Rehabilitation and integration
|Medication is favoured over other forms of treatment for mental illness [GALLO/GETTY]|
Psychiatry is historically a very underdeveloped profession in China.
Traditional Chinese theories of medicine do not consider mental disorders separately from physical disorders, and their origins are thought to be due to an imbalance in the internal organs.
Phillips says that just 20 years ago, his colleagues had to hide their work from their neighbours who feared that mental illness was contagious and could be passed on from psychiatrists.
China has about 20,000 certified psychologists, which is just 10 per cent of what other developed nations have proportionate to their populations.
Psychiatric treatment in China is largely provided through inpatient care and typically involves medication because talk therapy, popular in the US and Europe, is virtually non-existent in China.
The country is in dire need of more rehabilitation centres for people with mental health problems so that less severe cases can be reintegrated into the community.
“There needs to be reform and a stronger commitment to re-socialise people from locked facilities back into society,” Gerig says.
“There are no assisted living projects and occupational therapy is often not available, leaving patients with only medical intervention.”
Gerig fears that increasing pressures to achieve academically, teamed with a failure to employ school and university counselors, could result in greater levels of depression and mental illness among young people.
“I wouldn’t be surprised if we see more violent attacks in universities and high schools,” she says, adding that it would help if the general public was educated to recognise the early signs of a break down.
The Chinese government last year announced a plan to spend more than $100bn to create a system that would ensure basic health care for all by 2020. But experts estimate that only five to 10 per cent of that will be used for mental health care.
But Phillips is optimistic: “At the central level, there’s an increasing awareness of the importance of mental illness and I think these recent events will magnify this.”
There has long been a complex relationship between the government, political discontent, psychiatry and mental illness in China.
During the Mao era – when the emphasis was on subordinating the individual self to the collective – psychology was deemed counterrevolutionary and condemned as decadent bourgeois indulgence.
Most psychiatric facilities were closed down during the Cultural Revolution and those that remained open were forced to use political re-education – as mental illness was considered to be a result of holding the ‘wrong’ political opinions – as the primary basis of treatment.

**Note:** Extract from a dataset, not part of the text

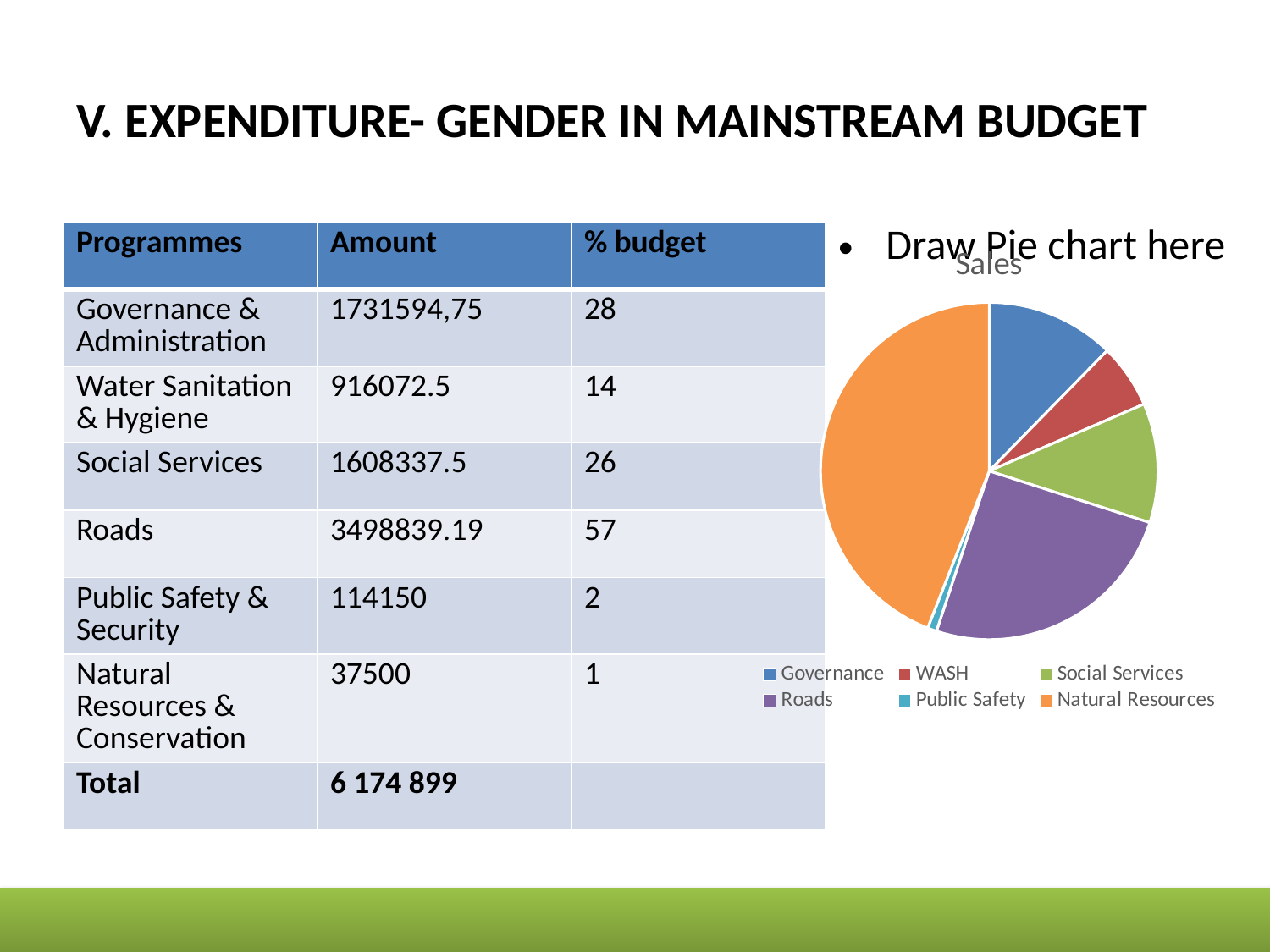
In the pie chart, which slice is larger, Social Services or Public Safety? Social Services In the pie chart, which slice is larger, Natural Resources or Governance? Natural Resources What kind of chart is shown on the slide? pie chart Which category has the largest slice in the pie chart? Natural Resources What colour is the Roads slice in the pie chart? purple What is the title of the pie chart? Sales In the pie chart, which slice is larger, Natural Resources or Roads? Natural Resources How many categories does the pie chart's legend list? 6 Which category has the smallest slice in the pie chart? Public Safety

Today, psychiatry is still being called on to ‘re-educate’ dissidents and with the absence of any proper legal procedure to prove mental illness, many who have fought against perceived injustice, have been declared mentally ill and institutionalised.
Qin is a former officer in the People’s Liberation Army who has been involuntarily hospitalised six times after petitioning against local authority corruption.
“The first time the diagnosis was acute stress disorder. The second time was paranoid schizophrenia. The third time, just like all the other petitioners, doctors diagnosed me with paranoid psychosis,” Qin explains.
Experts say that the attacks have at least helped to focus attention on the links between social problems and mental illness in China, as well as highlighting the devastating consequences of ignoring mental illness.
“There might be a minority of people with mental health care issues being violent but it is very difficult to draw a line,” Gerig says.
“How many people are mentally unstable in the West for a while only to be stable again? We don’t hear of similar attacks in other countries and there are people with mental health problems everywhere.”